- EXERCISE DATA:
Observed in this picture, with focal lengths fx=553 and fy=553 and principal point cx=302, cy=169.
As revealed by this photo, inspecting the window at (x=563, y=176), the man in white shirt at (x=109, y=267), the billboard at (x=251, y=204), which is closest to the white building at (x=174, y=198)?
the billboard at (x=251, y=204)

---

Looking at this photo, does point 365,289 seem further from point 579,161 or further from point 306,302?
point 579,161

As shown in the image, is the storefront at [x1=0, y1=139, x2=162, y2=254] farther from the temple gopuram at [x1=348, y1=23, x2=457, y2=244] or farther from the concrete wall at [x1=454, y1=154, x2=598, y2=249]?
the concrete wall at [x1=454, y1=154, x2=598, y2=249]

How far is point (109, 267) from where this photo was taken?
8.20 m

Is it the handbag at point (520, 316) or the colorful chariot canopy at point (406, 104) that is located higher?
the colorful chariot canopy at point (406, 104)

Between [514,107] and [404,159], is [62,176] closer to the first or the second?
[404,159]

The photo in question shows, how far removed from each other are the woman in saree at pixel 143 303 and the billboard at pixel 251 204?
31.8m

--

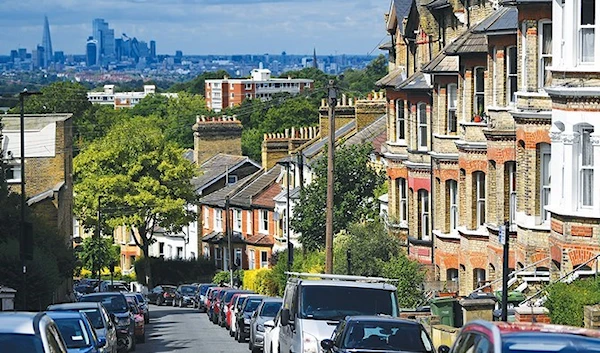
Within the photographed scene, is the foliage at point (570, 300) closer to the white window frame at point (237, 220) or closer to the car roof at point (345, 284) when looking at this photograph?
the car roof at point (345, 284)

- WHAT IS ASKED: Pick out every line in the data above that contains the word "this".

- WRITTEN RESPONSE:
Observed in this picture, with focal lengths fx=553 and fy=553 and principal point cx=302, cy=169.
As revealed by this photo, inspecting the window at (x=563, y=176), the man in white shirt at (x=109, y=267), the billboard at (x=251, y=204), which is closest to the white building at (x=174, y=198)?
Looking at this photo, does point 365,289 seem further from point 579,161 or further from point 306,302?
How far is point (109, 267) from where this photo was taken?
Within the photographed scene, is the foliage at point (570, 300) closer to the white window frame at point (237, 220) or closer to the car roof at point (345, 284) when looking at this photograph?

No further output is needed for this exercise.